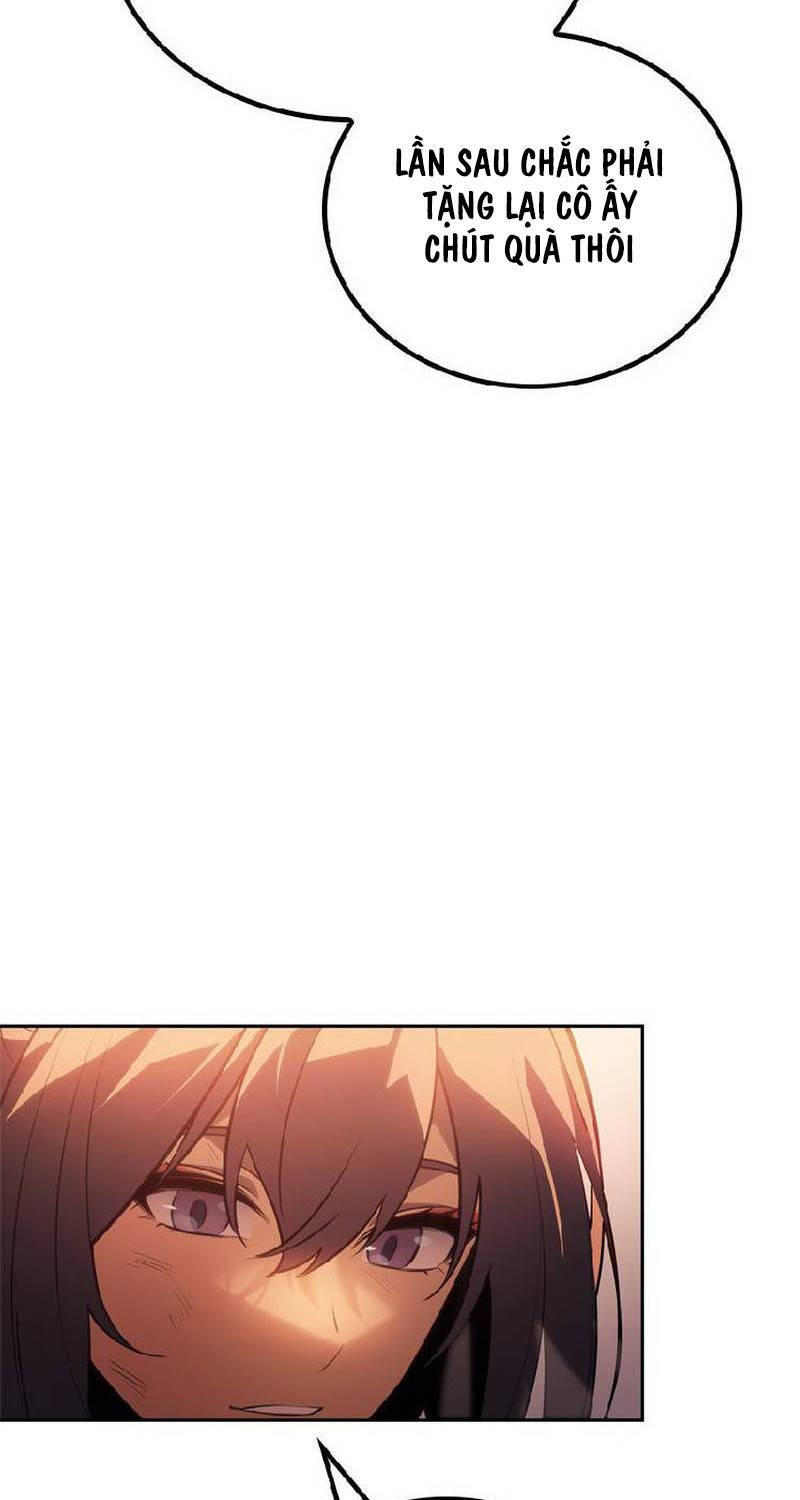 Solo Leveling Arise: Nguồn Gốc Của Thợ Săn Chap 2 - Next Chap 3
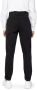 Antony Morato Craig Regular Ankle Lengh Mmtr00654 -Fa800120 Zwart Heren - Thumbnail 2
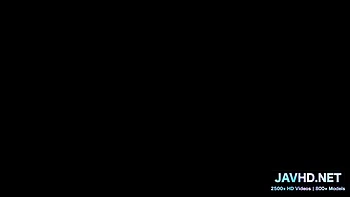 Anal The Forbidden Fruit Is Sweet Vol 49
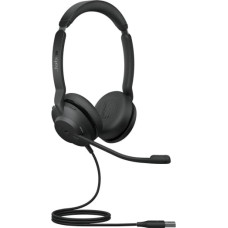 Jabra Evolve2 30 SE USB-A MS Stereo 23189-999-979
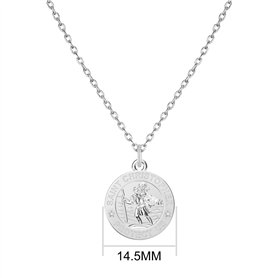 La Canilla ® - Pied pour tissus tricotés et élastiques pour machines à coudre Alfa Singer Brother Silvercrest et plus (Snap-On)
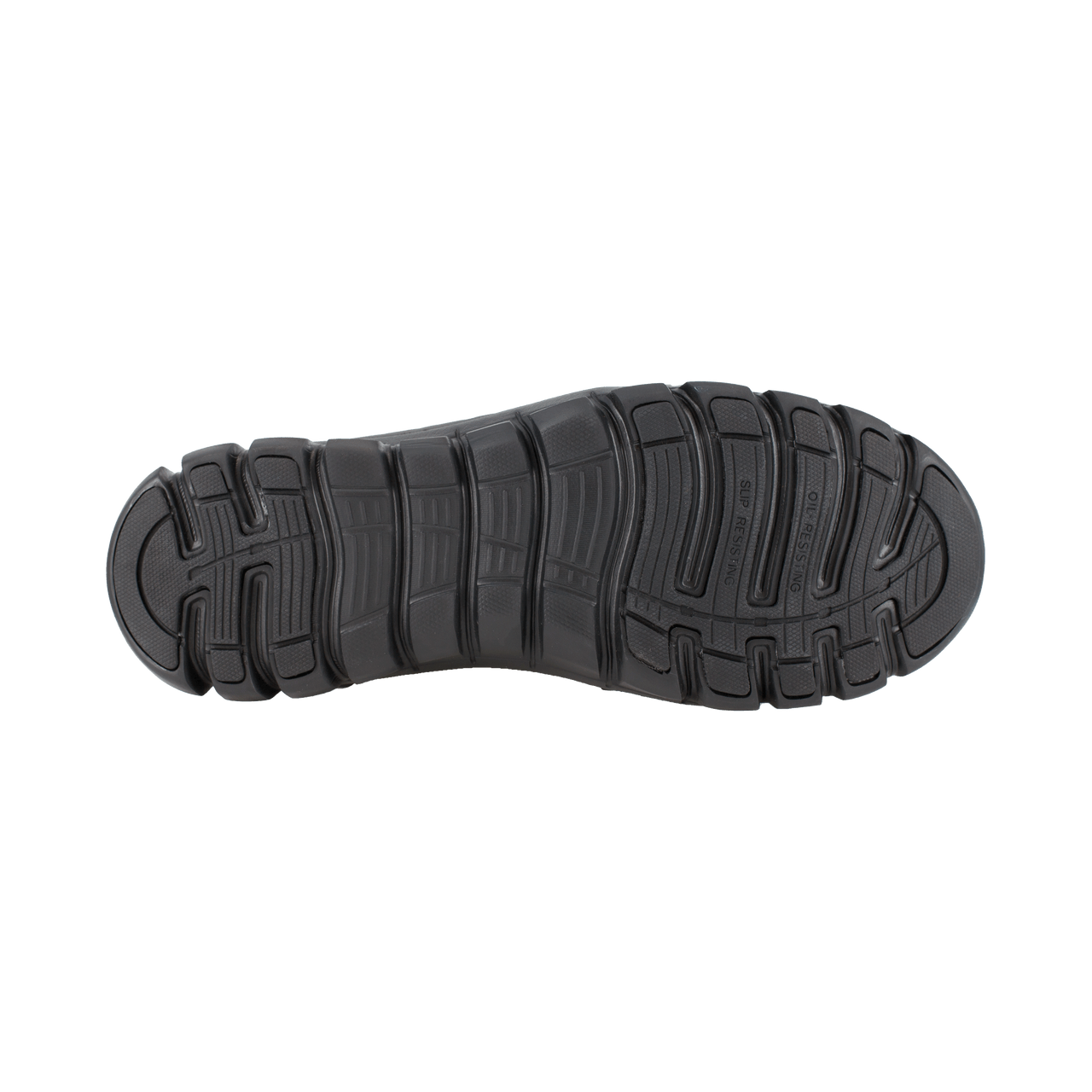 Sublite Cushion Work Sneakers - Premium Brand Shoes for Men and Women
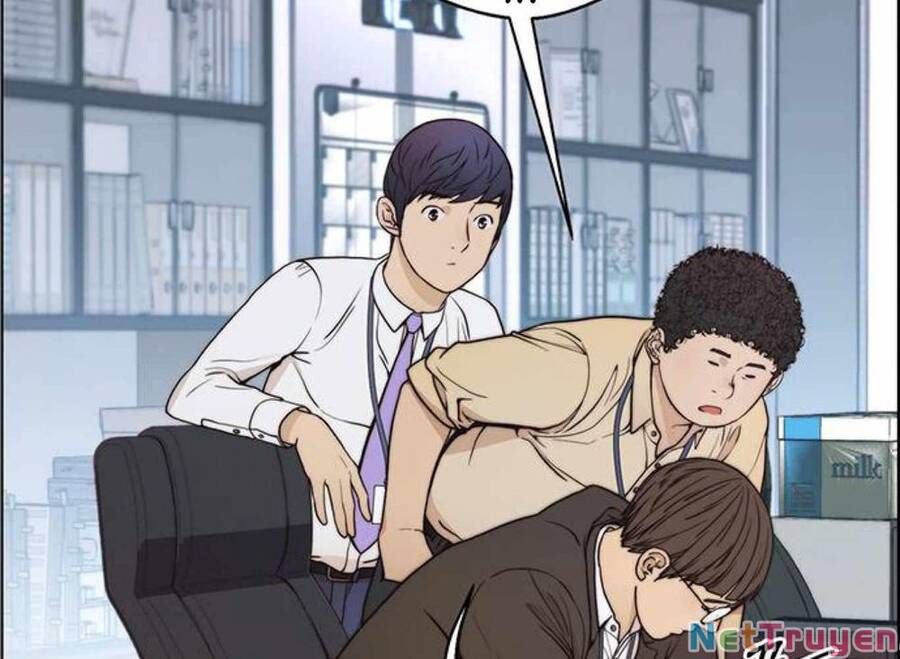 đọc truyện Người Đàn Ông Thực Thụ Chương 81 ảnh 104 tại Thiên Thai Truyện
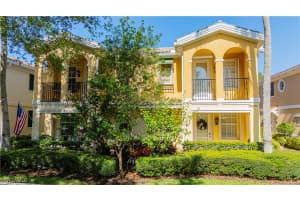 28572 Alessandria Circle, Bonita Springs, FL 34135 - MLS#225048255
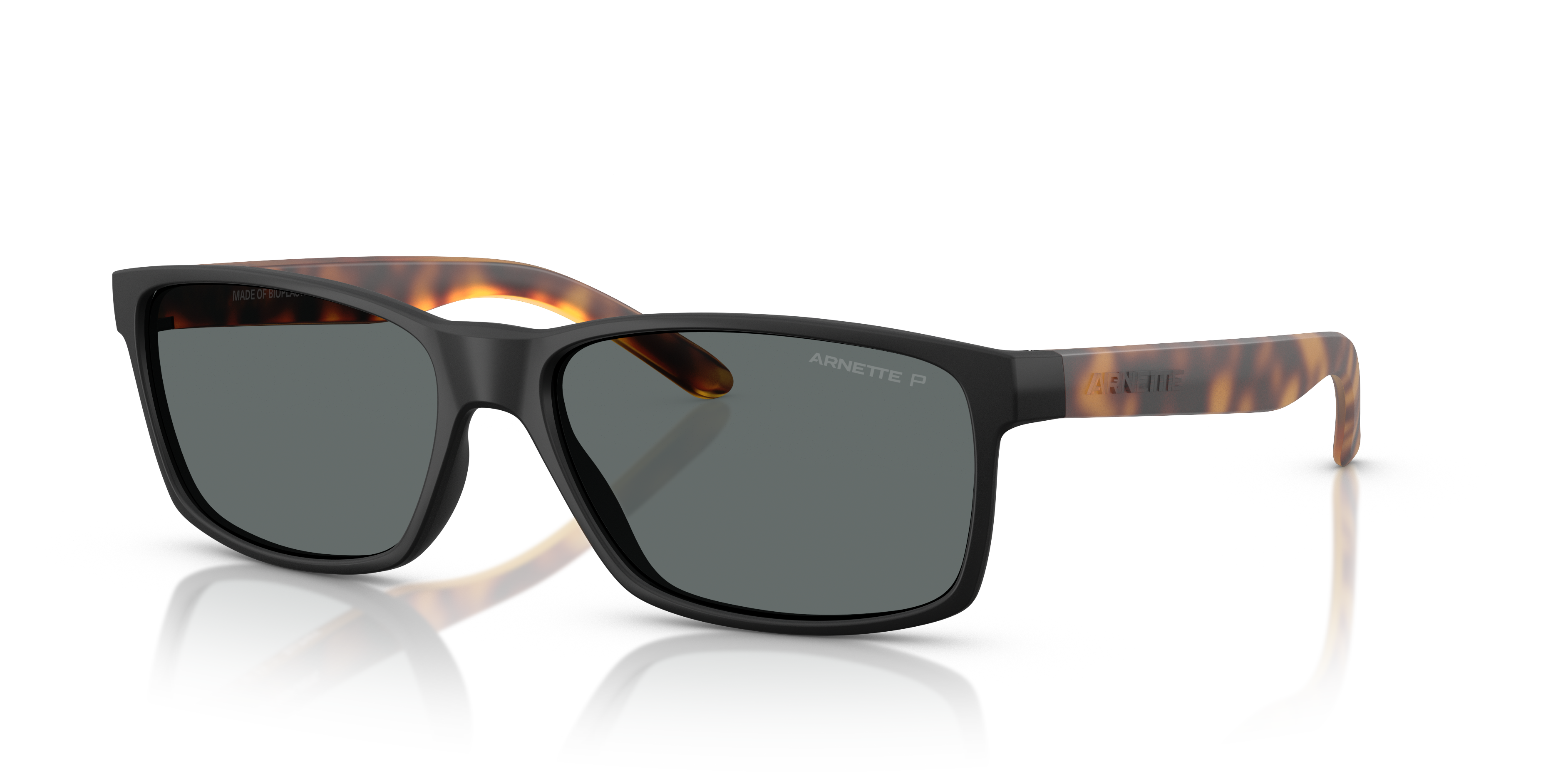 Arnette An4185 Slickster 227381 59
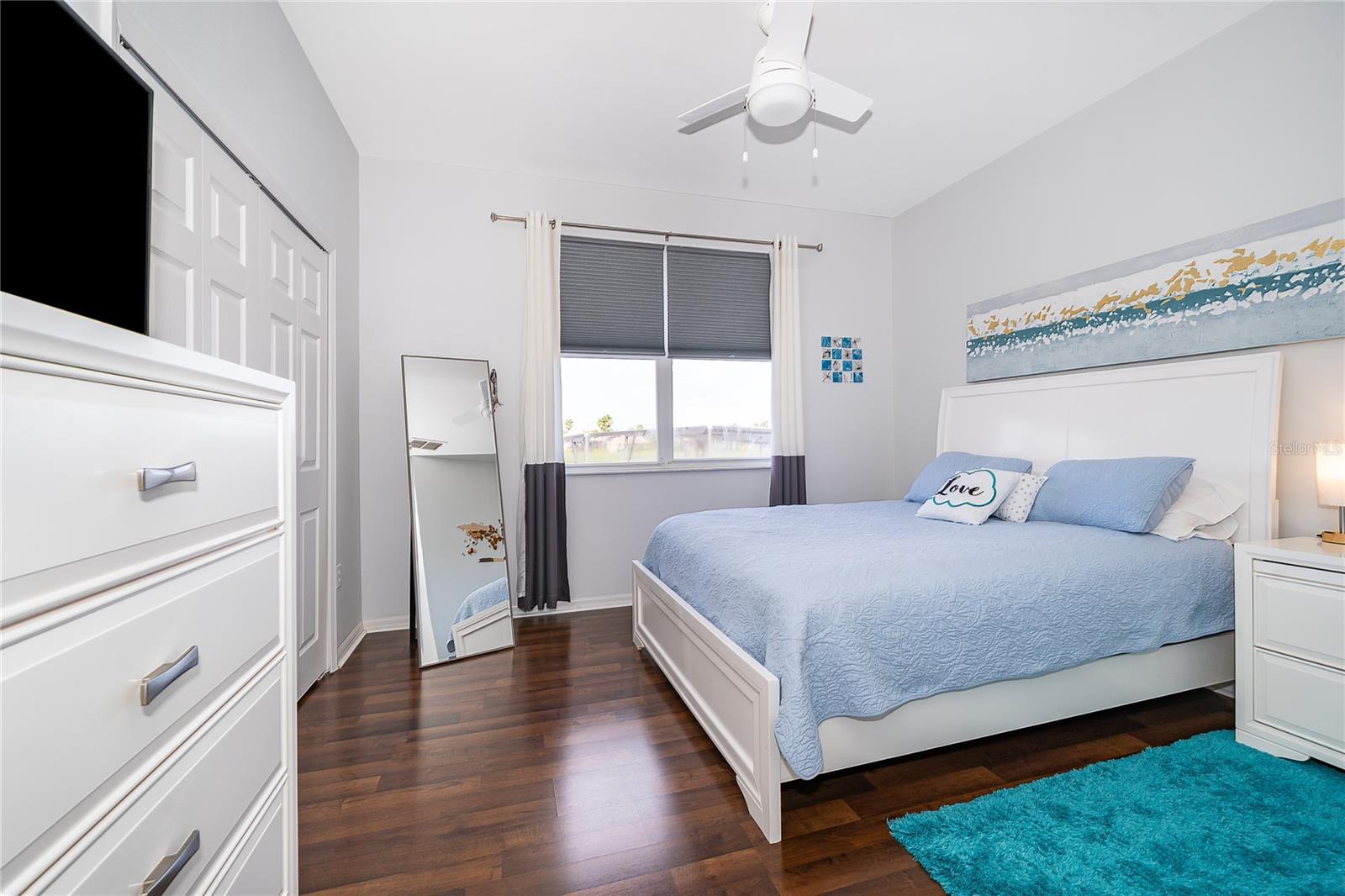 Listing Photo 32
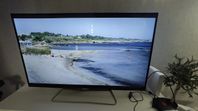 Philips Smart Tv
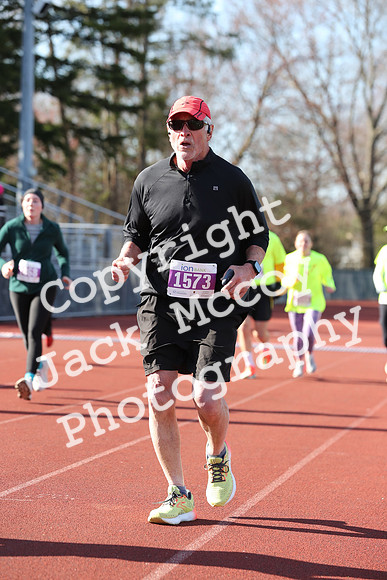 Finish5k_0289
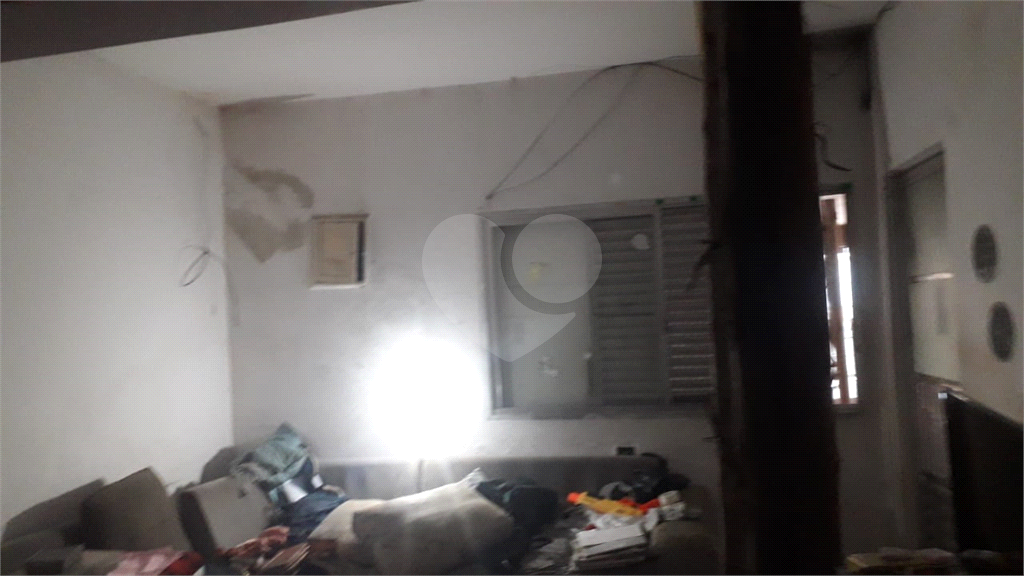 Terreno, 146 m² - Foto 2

---

* [Aim of the exercise]:
A word-for-word copy of the listing is the goal; keep every picture out of it.

* [Exercise result]:
 Solo Leveling Arise: Nguồn Gốc Của Thợ Săn Chap 2 - Next Chap 3
 Antony Morato Craig Regular Ankle Lengh Mmtr00654 -Fa800120 Zwart Heren - Thumbnail 2
 Anal The Forbidden Fruit Is Sweet Vol 49
 Jabra Evolve2 30 SE USB-A MS Stereo 23189-999-979
 La Canilla ® - Pied pour tissus tricotés et élastiques pour machines à coudre Alfa Singer Brother Silvercrest et plus (Snap-On)
 Sublite Cushion Work Sneakers - Premium Brand Shoes for Men and Women
 đọc truyện Người Đàn Ông Thực Thụ Chương 81 ảnh 104 tại Thiên Thai Truyện
 28572 Alessandria Circle, Bonita Springs, FL 34135 - MLS#225048255
 Arnette An4185 Slickster 227381 59
 Listing Photo 32
 Philips Smart Tv
 Finish5k_0289
 Terreno, 146 m² - Foto 2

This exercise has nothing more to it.